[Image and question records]
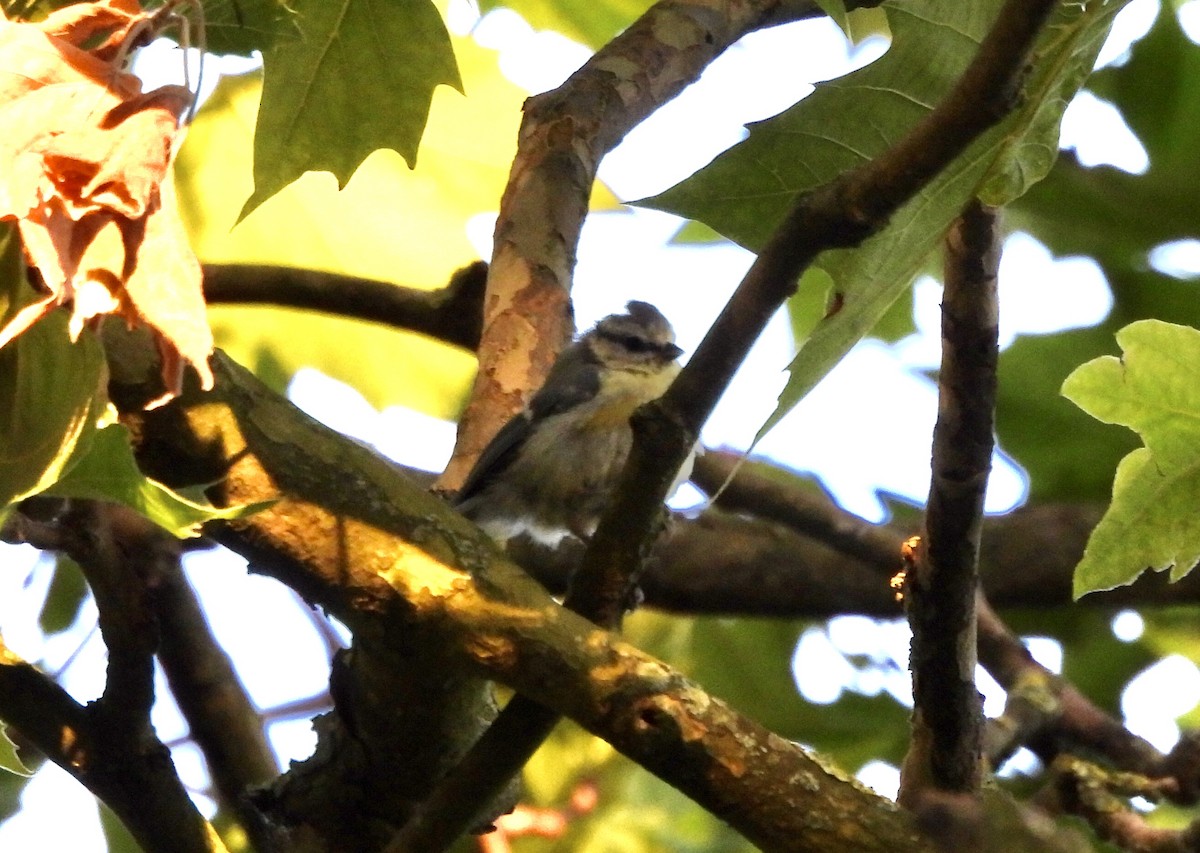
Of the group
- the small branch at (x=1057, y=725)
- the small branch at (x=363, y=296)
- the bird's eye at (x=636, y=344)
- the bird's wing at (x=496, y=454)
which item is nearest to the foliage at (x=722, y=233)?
the small branch at (x=363, y=296)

**SHORT PROBLEM:** Extract each line of the data above that contains the string "branch", copying it unchanged.

**OUTPUT FOR THIS TASK:**
- the small branch at (x=1057, y=725)
- the small branch at (x=363, y=296)
the small branch at (x=363, y=296)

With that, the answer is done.